What is the fastest way to apply string operation on whole dataframe column?

Issue related to:Data Manipulation, Automation

Module used: Pandas 

Issue link:https://www.reddit.com/r/learnpython/comments/g5y4pa/what_is_the_fastest_way_to_apply_string_operation/

Issue:

I have a csv tabular data around 3M rows, in the following structure:

row Column 1
1 [978]
2 [2341]
3 234
4 213
5 23
30000000 23

Some of the raw data is corrupted.

Like the first two row which have a number store in list type in which I am only interest to the number inside.

All I want is to extract the number 978 , 2341 out of the square brackets.

The whole column is read as object to dataframe initially, and now I want to extract the number and cast whole column back to number.

I have try to use a for loop with condition to convert the item one by one but it is very slow.

Is there any more efficient method ?

Short answer:

Use the following function:

df["Column 1"] = df["Column 1"].astype(str).str.replace("[\]\[]",'').astype(int)

Explanation:

The user would like to:

  • Familiarize our self with the data
  • Select the column known as "Column 1"
  • Identify and remove data that is in [square brackets]
  • Commit the changes 

I will begin by creating a csv file in a similar structure to the one above and save this file off asBook1.csv

To tackle this task we will use string manipulation to get rid of the brackets 

Familiarize our self with the data

In this project we will be using the library "pandas" as the functions that we want to use are readily available so we not need to fiddle with loops.

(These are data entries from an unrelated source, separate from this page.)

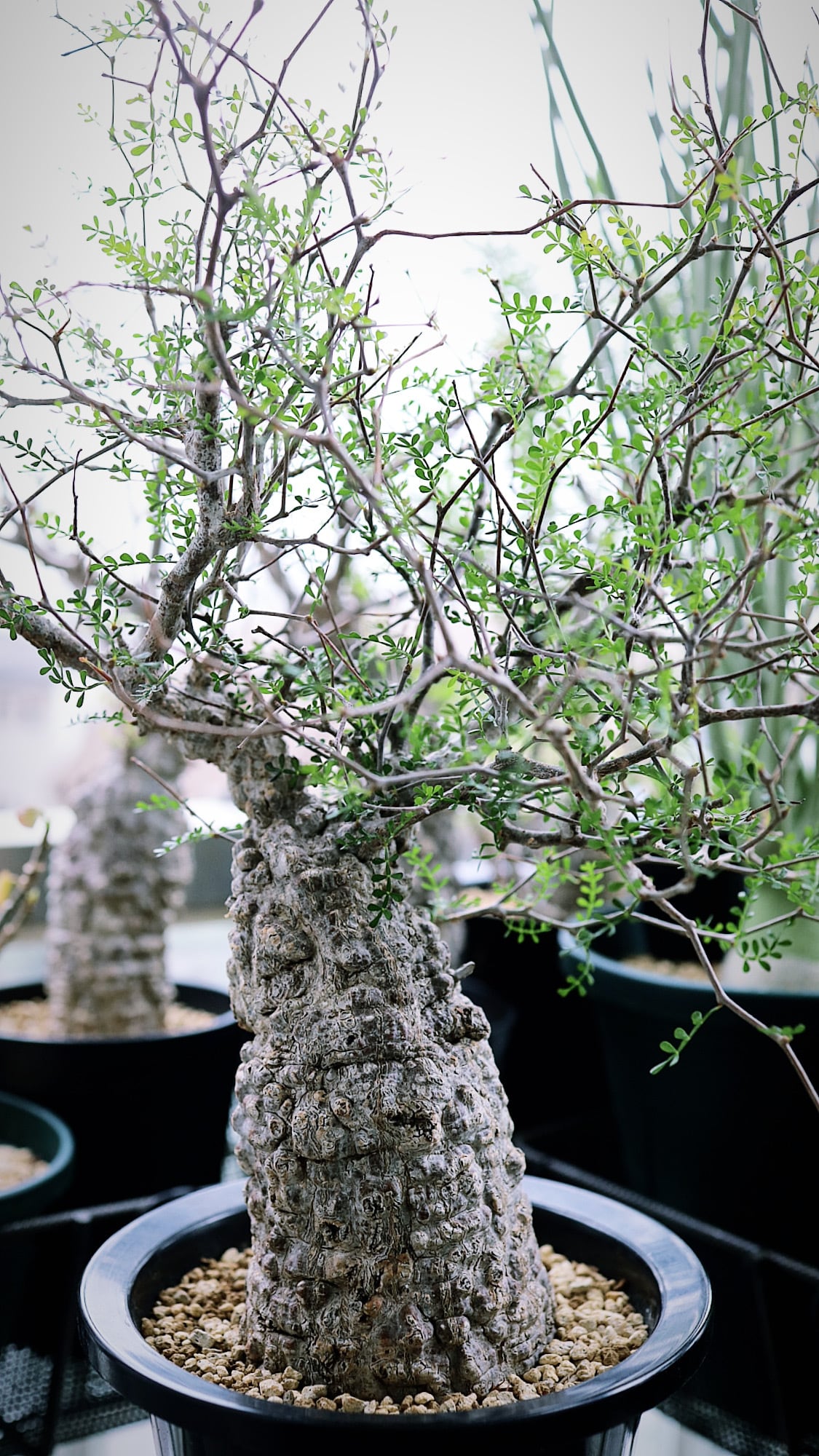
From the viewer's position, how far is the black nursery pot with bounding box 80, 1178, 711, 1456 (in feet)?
1.86

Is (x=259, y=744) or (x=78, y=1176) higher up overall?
(x=259, y=744)

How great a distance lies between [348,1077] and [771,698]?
2.66ft

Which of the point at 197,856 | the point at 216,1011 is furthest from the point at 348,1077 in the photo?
the point at 197,856

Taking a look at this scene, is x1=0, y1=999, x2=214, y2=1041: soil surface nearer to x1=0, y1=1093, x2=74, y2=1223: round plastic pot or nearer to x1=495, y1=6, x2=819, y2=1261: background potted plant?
x1=0, y1=1093, x2=74, y2=1223: round plastic pot

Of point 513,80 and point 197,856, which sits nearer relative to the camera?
point 513,80

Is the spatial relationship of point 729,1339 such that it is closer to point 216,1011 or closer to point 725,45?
point 216,1011

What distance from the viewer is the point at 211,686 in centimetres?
74

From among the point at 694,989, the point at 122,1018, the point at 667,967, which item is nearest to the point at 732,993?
the point at 694,989

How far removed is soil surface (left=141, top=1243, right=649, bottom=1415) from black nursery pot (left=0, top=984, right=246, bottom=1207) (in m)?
0.57

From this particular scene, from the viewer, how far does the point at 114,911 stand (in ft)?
5.37

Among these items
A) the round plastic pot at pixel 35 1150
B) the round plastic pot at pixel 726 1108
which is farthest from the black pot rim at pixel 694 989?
the round plastic pot at pixel 35 1150

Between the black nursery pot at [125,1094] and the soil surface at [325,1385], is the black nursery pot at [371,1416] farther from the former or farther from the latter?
the black nursery pot at [125,1094]

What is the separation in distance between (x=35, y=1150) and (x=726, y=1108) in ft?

We will begin by importing pandas;

import pandas

Our next step is to read the file - We will use the function pandas.read_csv() and pass the name of our CSV file which in this case is Book1.csv. This will be saved in the variable df:

df = pandas.read_csv("Book1.csv")

Select the column known as "Column 1"

To get hold of the first column we will use df["Column 1"]

We now need to make sure we are taking the column in as a series of string - we can use the DataFrame.astype() function In our case the DataFrame is df["Column 1"] and the parameter we are passing is str . This will overwrite the variable df["Column 1"] :

df["Column 1"] = df["Column 1"].astype(str)

Identify and remove data that is in [square brackets]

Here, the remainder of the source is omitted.